Most members of the FAA "class" seem to induce NTDs. Two exceptions are phenytoin and phenobarbital, which have been associated with various congenital defects in earlier studies (9, 17
, 23
, 24
). However, neither those studies nor the current one has linked these drugs to NTDs. Drug-specific differences in teratogenic effects among different FAAs may be due to variations in folate antagonism potency or to actions at different steps of folate metabolism (25
). Those that are folic acid analogs (including aminopterin, methotrexate, valproic acid, triamterene, and trimethoprim) displace folate from enzymes and block the enzymatic reactions in which folate participates. For instance, the antimicrobial activity of trimethoprim results from a selective inhibition of dihydrofolate reductase in unicellular organisms (26
). Although the concentration needed to inhibit human dihydrofolate reductase is 100,000-fold greater than that required to inhibit the bacterial enzyme, the inhibition in humans is enough to be associated with megaloblastic anemia (26
), and enzymes in the human embryo may behave differently from those in adults. Further, folic acid supplementation reduces the clinical toxicity of these FAAs (27
29
) and, in one study of rats, malformations induced by trimethoprim were prevented by administration of folinic acid or dietary supplementation with folic acid (30
).
Our study has a number of limitations. Although we included stillborn infants and therapeutically aborted fetuses since 1988, we still are likely to be missing affected pregnancies, particularly early spontaneous abortions. However, if the NTDs produced by FAAs were more often lethal or more severe (i.e., more easily detected prenatally), our subjects would represent a survivor cohort and would lead to an underestimate of the NTD risk due to FAAs.
Use of malformed controls would have introduced bias in this study if FAAs were related to malformations other than NTDs. However, subjects with conditions potentially associated with folate supplementation were excluded. Further, since the controls include a variety of malformations, a previously undocumented effect of FAA on any one malformation would have little impact on these findings. In fact, the use of alternative control groups did not materially change the results. Moreover, under most scenarios of biased control selection, the reported risk would underestimate the true association.

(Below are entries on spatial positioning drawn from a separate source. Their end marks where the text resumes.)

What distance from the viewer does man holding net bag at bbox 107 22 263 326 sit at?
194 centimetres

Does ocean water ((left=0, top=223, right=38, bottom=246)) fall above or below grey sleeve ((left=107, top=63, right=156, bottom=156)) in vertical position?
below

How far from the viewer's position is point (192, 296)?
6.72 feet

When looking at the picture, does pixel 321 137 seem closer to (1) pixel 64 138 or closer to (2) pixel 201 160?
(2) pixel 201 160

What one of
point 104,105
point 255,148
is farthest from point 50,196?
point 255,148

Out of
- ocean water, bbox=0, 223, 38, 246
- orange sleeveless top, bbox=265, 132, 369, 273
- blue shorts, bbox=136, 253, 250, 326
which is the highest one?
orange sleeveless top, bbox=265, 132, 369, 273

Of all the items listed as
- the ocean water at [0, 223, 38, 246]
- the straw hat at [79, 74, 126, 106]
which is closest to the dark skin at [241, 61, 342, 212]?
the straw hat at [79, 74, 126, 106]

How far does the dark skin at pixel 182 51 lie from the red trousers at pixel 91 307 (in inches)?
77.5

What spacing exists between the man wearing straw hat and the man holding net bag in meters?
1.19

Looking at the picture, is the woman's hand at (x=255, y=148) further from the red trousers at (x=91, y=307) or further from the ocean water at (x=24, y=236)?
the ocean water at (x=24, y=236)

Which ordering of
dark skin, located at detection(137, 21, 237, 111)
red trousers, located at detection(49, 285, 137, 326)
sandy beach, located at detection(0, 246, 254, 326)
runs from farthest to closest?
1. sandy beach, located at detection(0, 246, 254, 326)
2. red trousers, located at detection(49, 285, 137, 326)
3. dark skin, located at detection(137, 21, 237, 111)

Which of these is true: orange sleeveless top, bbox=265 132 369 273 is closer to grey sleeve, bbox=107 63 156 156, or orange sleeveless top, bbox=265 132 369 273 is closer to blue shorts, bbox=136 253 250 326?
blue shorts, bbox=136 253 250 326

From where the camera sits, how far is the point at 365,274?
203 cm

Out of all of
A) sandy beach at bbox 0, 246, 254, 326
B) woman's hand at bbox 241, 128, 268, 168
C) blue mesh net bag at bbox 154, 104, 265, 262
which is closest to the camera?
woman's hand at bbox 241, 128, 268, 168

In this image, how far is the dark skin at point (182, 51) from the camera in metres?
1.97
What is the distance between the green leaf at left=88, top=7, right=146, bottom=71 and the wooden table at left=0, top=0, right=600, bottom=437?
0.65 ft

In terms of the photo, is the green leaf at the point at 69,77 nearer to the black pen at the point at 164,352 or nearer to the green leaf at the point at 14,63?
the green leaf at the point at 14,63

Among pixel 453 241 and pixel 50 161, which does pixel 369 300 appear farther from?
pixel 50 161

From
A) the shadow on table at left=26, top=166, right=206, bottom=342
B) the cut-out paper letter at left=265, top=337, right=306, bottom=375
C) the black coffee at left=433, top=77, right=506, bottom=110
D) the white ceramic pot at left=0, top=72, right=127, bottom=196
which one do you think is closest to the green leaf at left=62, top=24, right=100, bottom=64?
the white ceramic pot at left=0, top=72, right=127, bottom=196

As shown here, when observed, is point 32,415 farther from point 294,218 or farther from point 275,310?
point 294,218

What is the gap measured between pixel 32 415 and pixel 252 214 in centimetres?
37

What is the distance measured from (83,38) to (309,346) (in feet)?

Because we relied on women's ability to recall and report information, there may have been differential misclassification of past exposure between case and control mothers. Use of malformed controls should reduce this possibility. In addition, the carefully designed questionnaire, administered relatively soon after delivery by interviewers blind to the hypothesis, is likely to have substantially reduced information errors. On average, mothers of NTD cases were interviewed sooner after the last menstrual period than were mothers of malformed controls (53.4 and 58.8 weeks, respectively), mainly because of a higher number of stillbirths and therapeutic abortions among cases. However, these differences did not affect maternal recall, as reflected by the similar time intervals between the last menstrual period and interview found for exposed and unexposed controls.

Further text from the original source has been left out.